Haftaya son bölüm; 8 Haziran: Türkiye’de Sosyalist siyasetin genel durumu (Partiler, gruplar, strateji ve eylemlere dair genel değerlendirmeler)

Mehmet Türkmen: “En önemli kazanım; sendikalara duyulan güvensizliğin kırılması”

Tahmini Okunma Süresi: 11 dakika

Direnişe çıkan işçiler bizden (BİRTEK-SEN) güç alıyor, cesaret alıyor, çünkü direnişe çıkar çıkmaz patron bir avukat getiriyor, tazminat hakkından bahsediyor, polis çağırıyor, jandarma çağırıyor. İşçi bilmediği için korkuyor. Bizi de tanıyor, biliyor diğer fabrikalardan. “Ancak onlar bunların dilinden anlar” diye düşünüyor. Biz gidince cesaret alıyor dolayısıyla. Çünkü biz müdahale ediyoruz, konuşma yapıyoruz, “Bu sizin demokratik hakkınız” diyoruz, polise de patrona da kafa tutuyoruz. Onlar da bunu görünce “Bunlar başımızda dursun” diyor.

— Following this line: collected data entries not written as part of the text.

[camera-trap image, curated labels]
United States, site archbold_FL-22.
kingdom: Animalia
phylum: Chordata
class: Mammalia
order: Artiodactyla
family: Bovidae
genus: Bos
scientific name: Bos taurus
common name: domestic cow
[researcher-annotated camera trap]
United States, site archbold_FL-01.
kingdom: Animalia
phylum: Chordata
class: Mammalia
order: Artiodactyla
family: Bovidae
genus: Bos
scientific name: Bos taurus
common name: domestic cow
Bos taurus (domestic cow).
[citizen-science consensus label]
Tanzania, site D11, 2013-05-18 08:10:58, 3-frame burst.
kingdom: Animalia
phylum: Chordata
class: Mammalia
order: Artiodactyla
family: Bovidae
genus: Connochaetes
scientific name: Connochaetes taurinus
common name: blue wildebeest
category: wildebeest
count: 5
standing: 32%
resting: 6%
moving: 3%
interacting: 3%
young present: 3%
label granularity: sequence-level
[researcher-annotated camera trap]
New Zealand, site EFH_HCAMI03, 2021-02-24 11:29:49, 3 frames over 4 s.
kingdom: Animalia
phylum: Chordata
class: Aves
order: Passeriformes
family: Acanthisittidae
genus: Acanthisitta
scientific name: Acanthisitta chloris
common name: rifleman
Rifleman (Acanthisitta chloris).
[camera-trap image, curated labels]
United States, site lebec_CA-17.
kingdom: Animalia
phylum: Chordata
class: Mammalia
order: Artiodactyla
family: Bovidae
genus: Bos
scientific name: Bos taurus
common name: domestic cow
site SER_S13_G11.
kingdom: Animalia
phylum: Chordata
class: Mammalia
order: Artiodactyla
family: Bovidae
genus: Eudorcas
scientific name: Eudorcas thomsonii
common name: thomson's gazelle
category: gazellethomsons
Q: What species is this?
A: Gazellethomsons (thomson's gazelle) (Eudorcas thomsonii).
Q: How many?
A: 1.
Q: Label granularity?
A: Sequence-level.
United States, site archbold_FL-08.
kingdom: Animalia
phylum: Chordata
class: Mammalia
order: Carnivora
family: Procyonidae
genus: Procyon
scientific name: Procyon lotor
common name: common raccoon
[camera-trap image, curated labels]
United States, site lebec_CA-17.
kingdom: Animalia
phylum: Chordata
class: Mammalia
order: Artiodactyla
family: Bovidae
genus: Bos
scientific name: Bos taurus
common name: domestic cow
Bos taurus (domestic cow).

Mehmet Türkmen: Yeni bir sendikayız, ama 25 yıllık, 30 yıllık bu bölgedeki bütün işçi sınıfı mücadelesinin birikimini fizikî olarak bağrında taşıyan bir sendikayız.

Yurtseverce: Aslında konfederasyondan bağımsız daha evvel hareket deneyimi olan insanlar.

Türkmen: Aynen. Biz bağımsız sendikalar meselesini tartışırken hep tereddütlerimiz vardı, çünkü bağımsız sendikaların Türkiye’deki pratikleri bakımından onlara mesafeliydik biz, politik olarak da. Çünkü genelde şöyle oluyor: Ya mevcut bir sendikada bir klik tasfiye ediliyor ve rekabet hissiyle gidip bir sendika kuruyor ya da çoğunlukla küçük sol çevreler böyle sendikalar kuruyorlar. Ama genellikle sol çevrelerin, sol kadroların kurduğu ama gerçek anlamda işçilerle bağ kuran, işçilerin sahiplendiği, işçi sendikası olma görünümünden çok solcuların kurduğu bir sendika olarak görünüyorlar. Bu bizim kaybımız. Böyle olursa bunun bize bir faydası olmaz dedik. Hatta kurucularımız, yöneticilerimiz arasında Refah Partili, Menzilci, AKP’li, MHP kökenli, HDP’li, EMEP’li, Sosyalist Cumhuriyet Parti’li, her görüşten unsurlar da var. Ama gerçek anlamda bizim için politik yönünden öte önemli olan sendikada Antep’te sınıf mücadelesinde en ön cephede olan öncü işçiler, ileri işçiler olmasıydı. O bizim için bir avantajdı. Şubat’ta mesela bizim sendikamızın kuruluşu resmileşti, kuruluş bildirgemizi o zaman aldık. 2 Şubat’ta o 34 fabrikadaki iş bırakma eylemleri başladığında bizim daha resmi kuruluşumuz tamamlanmamıştı. Şubat ayında netleşti. Ama o hâlimizle bu direnişlerin içinde bulunduk.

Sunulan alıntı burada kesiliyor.